La historia de la escasez en Cuba a través de una carnicería
Un cartel advierte «frío roto», aunque ya poco importa porque no queda ni un gramo de carne en ninguna parte
Por Juan Diego Rodríguez (14ymedio)
HAVANA TIMES – Desde que el camión dobla la esquina los vecinos se alertan de que llegó algo a la carnicería. En pocos minutos la cola frente a la puerta del local crece y alcanza la mitad de la cuadra. No solo el desespero por echar un trozo de pollo o un poco de picadillo en el caldero imprime velocidad a la gente, sino también la rotura del aparato de refrigeración del comercio. «Si no lo compras hoy se echa a perder», resume una vecina.
La carnicería, ubicada en El Vedado, conserva parte de un diseño que se extendió por la capital cubana. Azulejos blancos en las paredes, mostrador ancho y reja plegable a la entrada que permite al que pasa ver todo el interior aunque el local esté cerrado al público. El conjunto original incluía también grandes refrigeradores y una caja contadora enorme que era la delicia de los niños por sus múltiples ruidos metálicos al abrirse y cerrarse. De aquel estilo apenas quedan jirones, fragmentos del antiguo esplendor y los recuerdos de los más viejos.
«Allí Marquito tenía un tronco sobre el que cortaba las piezas más grandes», señala un anciano hacia una esquina y en referencia al carnicero que por décadas administró el negocio. «De ese tubo colgaban los ganchos donde se ponían las piernas, los lomos y allí en aquella zona se exhibían las butifarras, los chorizos y las morcillas».
«A mi mamá no le gustaba comprar picadillo porque decía que era comida de pobre. Si resucita ahora se vuelve a morir»
Cuesta imaginar esos detalles en medio de la destrucción que impera en el comercio. «A mi mamá no le gustaba comprar picadillo porque decía que era comida de pobre. Si resucita ahora se vuelve a morir», dictamina.
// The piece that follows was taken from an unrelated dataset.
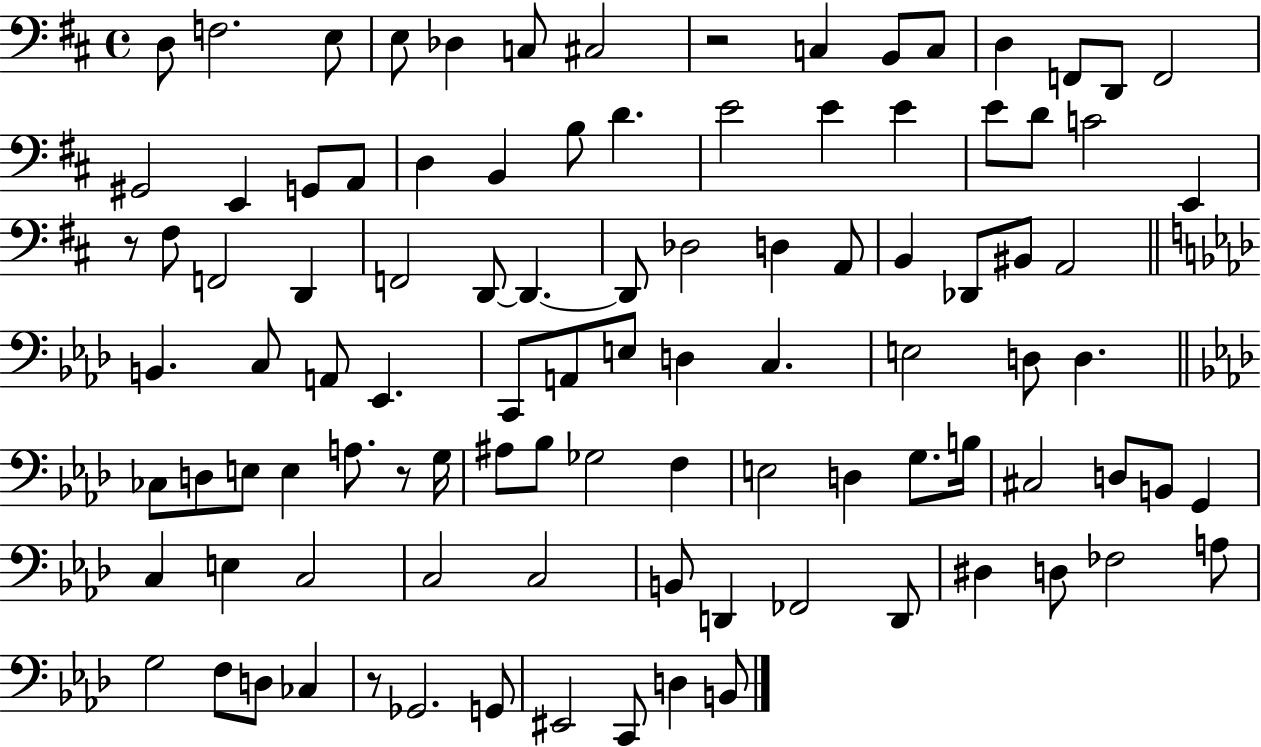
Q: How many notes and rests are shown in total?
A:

En una meseta de mármol gris, donde antes «se ponían los bisteces recién cortados para pesarlos y entregarlos envueltos en papel cartucho al cliente», se ve ahora un retrato deslucido de Ernesto Guevara. A su lado, una diminuta bandera cubana tiene las franjas ya grises del hollín que entra de la calle y las cagadas de moscas salpican toda su estrella. En un par de sillas cercanas, el actual carnicero y algún amigo pasan las horas en que no hay nada que vender en el local, que son, en estos tiempos, la mayoría.
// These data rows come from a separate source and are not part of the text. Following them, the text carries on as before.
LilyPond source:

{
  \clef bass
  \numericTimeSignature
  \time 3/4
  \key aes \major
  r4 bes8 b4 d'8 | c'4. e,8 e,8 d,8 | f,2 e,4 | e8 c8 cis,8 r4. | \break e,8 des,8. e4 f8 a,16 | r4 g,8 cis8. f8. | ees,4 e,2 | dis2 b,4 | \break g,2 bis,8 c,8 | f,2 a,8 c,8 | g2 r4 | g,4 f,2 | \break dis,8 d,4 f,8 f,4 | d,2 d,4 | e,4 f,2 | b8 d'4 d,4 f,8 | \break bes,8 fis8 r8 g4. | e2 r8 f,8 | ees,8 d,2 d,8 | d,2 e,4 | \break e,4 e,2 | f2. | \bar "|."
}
El gato que una vez habitó en el lugar se fue en busca de un sitio con más oportunidades de proveerle algo de comer. «Ese estaba pasando más trabajo que un ratón en una ferretería», ironiza otra de las clientes que aguarda en la cola. «Cuando yo era niña mi abuela me traía a comprar y hasta se podía elegir si uno iba a llevar carne de primera o si prefería falda», evoca. «En mi casa nos gustaba mucho el tasajo y lo conseguíamos aquí», dice y se relame.
Pocas horas después, la cola se termina. El menguado suministro de mortadella, solo para enfermos crónicos y niños pequeños, se agota. El carnicero vuelve a bajar la reja y ajusta el cartel en el que se advierte «frío roto», aunque ya poco importa porque no queda ni un gramo de carne en ninguna parte. La tablilla donde se anuncian los productos está completamente vacía.